──────── Provided records

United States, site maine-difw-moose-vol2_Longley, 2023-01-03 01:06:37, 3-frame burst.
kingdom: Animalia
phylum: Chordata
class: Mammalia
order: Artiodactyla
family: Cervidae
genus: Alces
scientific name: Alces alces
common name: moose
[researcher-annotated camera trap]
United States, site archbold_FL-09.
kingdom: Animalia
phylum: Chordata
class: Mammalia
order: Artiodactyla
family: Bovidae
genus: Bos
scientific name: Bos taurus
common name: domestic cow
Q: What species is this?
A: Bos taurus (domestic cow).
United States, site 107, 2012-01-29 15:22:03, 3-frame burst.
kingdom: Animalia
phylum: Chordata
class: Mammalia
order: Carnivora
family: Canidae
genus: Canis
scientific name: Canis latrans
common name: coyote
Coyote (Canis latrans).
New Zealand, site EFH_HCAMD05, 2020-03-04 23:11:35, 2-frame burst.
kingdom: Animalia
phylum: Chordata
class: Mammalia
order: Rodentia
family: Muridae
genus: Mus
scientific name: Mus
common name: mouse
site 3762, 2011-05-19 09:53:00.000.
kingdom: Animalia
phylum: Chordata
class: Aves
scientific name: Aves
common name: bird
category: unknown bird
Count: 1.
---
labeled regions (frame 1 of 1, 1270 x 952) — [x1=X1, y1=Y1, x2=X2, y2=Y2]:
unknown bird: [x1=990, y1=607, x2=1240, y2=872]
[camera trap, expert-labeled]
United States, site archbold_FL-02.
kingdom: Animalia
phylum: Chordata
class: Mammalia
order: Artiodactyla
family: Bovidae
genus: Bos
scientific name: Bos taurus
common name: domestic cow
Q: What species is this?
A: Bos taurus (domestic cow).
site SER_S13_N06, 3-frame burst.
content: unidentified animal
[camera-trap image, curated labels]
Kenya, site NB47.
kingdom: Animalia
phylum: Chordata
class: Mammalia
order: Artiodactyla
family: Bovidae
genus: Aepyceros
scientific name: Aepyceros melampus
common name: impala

────────────────

Task to carry out – Copy every line in the records above that contains the word "trap".

Exercise result –
[researcher-annotated camera trap]
[camera trap, expert-labeled]
[camera-trap image, curated labels]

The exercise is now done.